* **Consigne A**:
Recopiez à l'identique, s'il vous plaît, les lignes des enregistrements comprises entre celle qui contient « When considering » et celle qui contient « which is furthest from the », ces deux lignes incluses.

* **Texte fourni**:
Le Nouveau Centre a tout à construire à Lyon. Par ailleurs, je suis en excellent terme avec Michel Havard et Denis Broliquier. Même s’ils ont quelques années de plus que moi, nous sommes de la même génération politique. En revanche, j’observe qu’il semble compliqué de construire un fief à Lyon. Ca tombe bien, je ne suis pas pressé. Mon modèle, c’est Michel Barnier : « toujours avoir une idée d’avance, transmettre et savoir s’entourer de jeunes », comme Jérémy Coste, le patron des jeunes centristes (NDLR : le mouvement des jeunes du Nouveau Centre). Et puis n’oublions pas l’apport des élus de l’Ain à la vie politique lyonnaise ces 60 dernières années !

Ton fan club sur Facebook compte 943 membres. Une petite moisson, mais prometteuse. Tu es également sur Twitter. Es-tu un vrai geek ?
J’utilise tout simplement les outils de ma génération. Des outils passionnants et dangereux à la fois.

Justement, Jean-Jack Queyranne mise beaucoup sur l’internet pour la campagne des régionales. Où en sont l’UMP et ses alliées dont tu fais partie ? On n’a pas l’impression que ça avance.
Ca démarrera en janvier. Nous avons un super directeur de campagne et, plutôt que de privilégier la forme, la com, nous travaillons d’abord sur le fond, le contenu. C’est aussi ça la nouvelle génération de politique. Connaître les ressorts de la communication, mais savoir que sans fond, sans idées, sans idéaux, la com n’est que cosmétique !

Question de Frédéric Poignard du Figaro : « Tête de liste dans l’Ain, est ce l’équivalent d’un atterrissage raté à Lyon, une phase de purgatoire ou une initiative humanitaire pour sauver la place de Jean-Loup Fleuret ? « 
(rires). Au risque décevoir Jean-Loup, aucun des trois. J’habite Lyon, dans le troisième arrondissement. Et pas dans une chambre d’hôtel !

* **Données de l'exercice**:
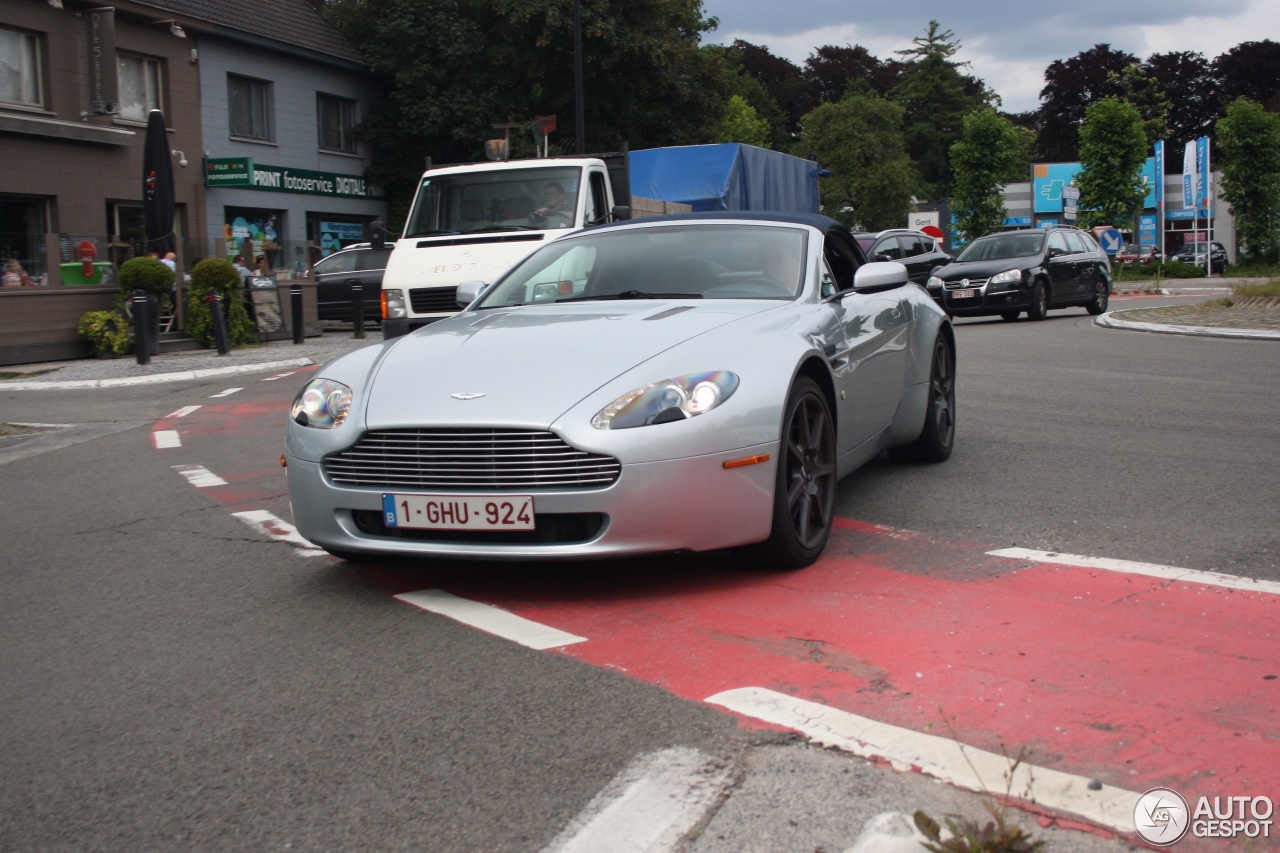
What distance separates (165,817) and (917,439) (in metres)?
==
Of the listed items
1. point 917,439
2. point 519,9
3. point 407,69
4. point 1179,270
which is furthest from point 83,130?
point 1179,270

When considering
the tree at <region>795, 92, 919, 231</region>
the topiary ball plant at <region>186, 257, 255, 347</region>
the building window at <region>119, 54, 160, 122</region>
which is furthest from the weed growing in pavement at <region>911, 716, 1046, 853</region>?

* **Consigne B**:
Rédigez la suite de l'entretien politique sur les régionales, en reprenant juste après sa dernière phrase.

* **Résultat final A**:
When considering
the tree at <region>795, 92, 919, 231</region>
the topiary ball plant at <region>186, 257, 255, 347</region>
the building window at <region>119, 54, 160, 122</region>
which is furthest from the weed growing in pavement at <region>911, 716, 1046, 853</region>?

* **Résultat final B**:
J’ai choisi d’habiter ici et de loger à l’hôtel à Strasbourg et à Bruxelles. Question d’équilibre et de racines, en Rhône-Alpes ! Je dirais même au cœur de Rhône-Alpes.

Le Nouveau Centre ambitionne de lancer une nouvelle génération de politiques aux législatives de 2012″, comme l’avait fait Giscard en 1978. As-tu déjà des noms de jeunes à nous donner sur Lyon ?
Je ne veux pas les griller tout de suite ! Nous construisons notre réseau, lentement mais sûrement. Le Nouveau Centre a vocation à avoir des députés dans le Rhône, et pourquoi pas à Lyon. Pour nous, 2012 préfigurera les municipales de 2014. Et le renouvellement, la jeunesse, l’envie, les idées, et pourquoi pas le rêve seront au cœur de cette bataille. Lyon se gagnera au centre, et Gérard Collomb l’a bien compris. Mais là où il n’en est que le reflet, la cosmétique, il trouvera en face de lui les originaux, dans tous les sens du terme.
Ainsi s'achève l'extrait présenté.